··· PROVIDED DATA ···
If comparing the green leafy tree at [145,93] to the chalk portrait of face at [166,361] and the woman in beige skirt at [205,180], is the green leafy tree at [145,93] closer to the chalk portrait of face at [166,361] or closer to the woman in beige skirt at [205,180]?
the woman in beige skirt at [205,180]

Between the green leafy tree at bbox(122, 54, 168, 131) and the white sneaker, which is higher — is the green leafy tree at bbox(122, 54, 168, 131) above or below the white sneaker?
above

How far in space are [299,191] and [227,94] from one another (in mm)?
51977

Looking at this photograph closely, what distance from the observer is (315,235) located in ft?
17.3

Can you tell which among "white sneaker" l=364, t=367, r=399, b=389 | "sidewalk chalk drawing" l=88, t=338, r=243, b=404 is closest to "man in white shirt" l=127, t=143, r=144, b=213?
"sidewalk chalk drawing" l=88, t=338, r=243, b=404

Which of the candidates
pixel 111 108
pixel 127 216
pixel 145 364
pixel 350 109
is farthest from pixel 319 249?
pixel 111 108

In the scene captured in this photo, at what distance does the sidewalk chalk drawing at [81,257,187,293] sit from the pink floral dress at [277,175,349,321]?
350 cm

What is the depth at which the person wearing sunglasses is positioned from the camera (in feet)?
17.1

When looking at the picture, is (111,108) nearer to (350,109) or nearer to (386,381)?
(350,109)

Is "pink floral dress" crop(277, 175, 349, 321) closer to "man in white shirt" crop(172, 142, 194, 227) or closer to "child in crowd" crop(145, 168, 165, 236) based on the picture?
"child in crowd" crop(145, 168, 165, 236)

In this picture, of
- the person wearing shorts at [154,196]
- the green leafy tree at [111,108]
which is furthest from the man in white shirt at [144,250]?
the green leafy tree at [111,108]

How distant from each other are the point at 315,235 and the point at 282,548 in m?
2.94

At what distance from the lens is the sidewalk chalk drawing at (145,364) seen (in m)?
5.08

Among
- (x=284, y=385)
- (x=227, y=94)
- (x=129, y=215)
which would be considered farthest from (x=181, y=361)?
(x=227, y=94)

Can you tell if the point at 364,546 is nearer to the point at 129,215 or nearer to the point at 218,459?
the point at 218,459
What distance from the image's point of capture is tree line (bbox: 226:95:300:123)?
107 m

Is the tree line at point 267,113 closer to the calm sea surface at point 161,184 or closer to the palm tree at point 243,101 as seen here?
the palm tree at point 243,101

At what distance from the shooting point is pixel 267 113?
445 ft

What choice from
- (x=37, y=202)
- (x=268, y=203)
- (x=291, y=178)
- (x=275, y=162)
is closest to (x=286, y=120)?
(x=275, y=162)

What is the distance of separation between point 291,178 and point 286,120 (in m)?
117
···
**TO DO**
Reproduce precisely the span of lines that begins at the line containing "How distant from" and ends with the last line of the listing.

**RESPONSE TO THIS EXERCISE**
How distant from each other are the point at 315,235 and the point at 282,548 in m?
2.94

At what distance from the lens is the sidewalk chalk drawing at (145,364) seen (in m)?
5.08

Among
- (x=284, y=385)
- (x=227, y=94)
- (x=129, y=215)
which would be considered farthest from (x=181, y=361)?
(x=227, y=94)

Can you tell if the point at 364,546 is nearer to the point at 129,215 or nearer to the point at 218,459?
the point at 218,459
What distance from the image's point of capture is tree line (bbox: 226:95:300:123)?
107 m

Is the tree line at point 267,113 closer to the calm sea surface at point 161,184 or closer to the palm tree at point 243,101 as seen here?
the palm tree at point 243,101

At what distance from the shooting point is pixel 267 113?
445 ft

What choice from
- (x=37, y=202)
- (x=268, y=203)
- (x=291, y=178)
- (x=275, y=162)
is closest to (x=286, y=120)?
(x=275, y=162)

What is the distance of separation between point 291,178 and point 286,120 (in m)?
117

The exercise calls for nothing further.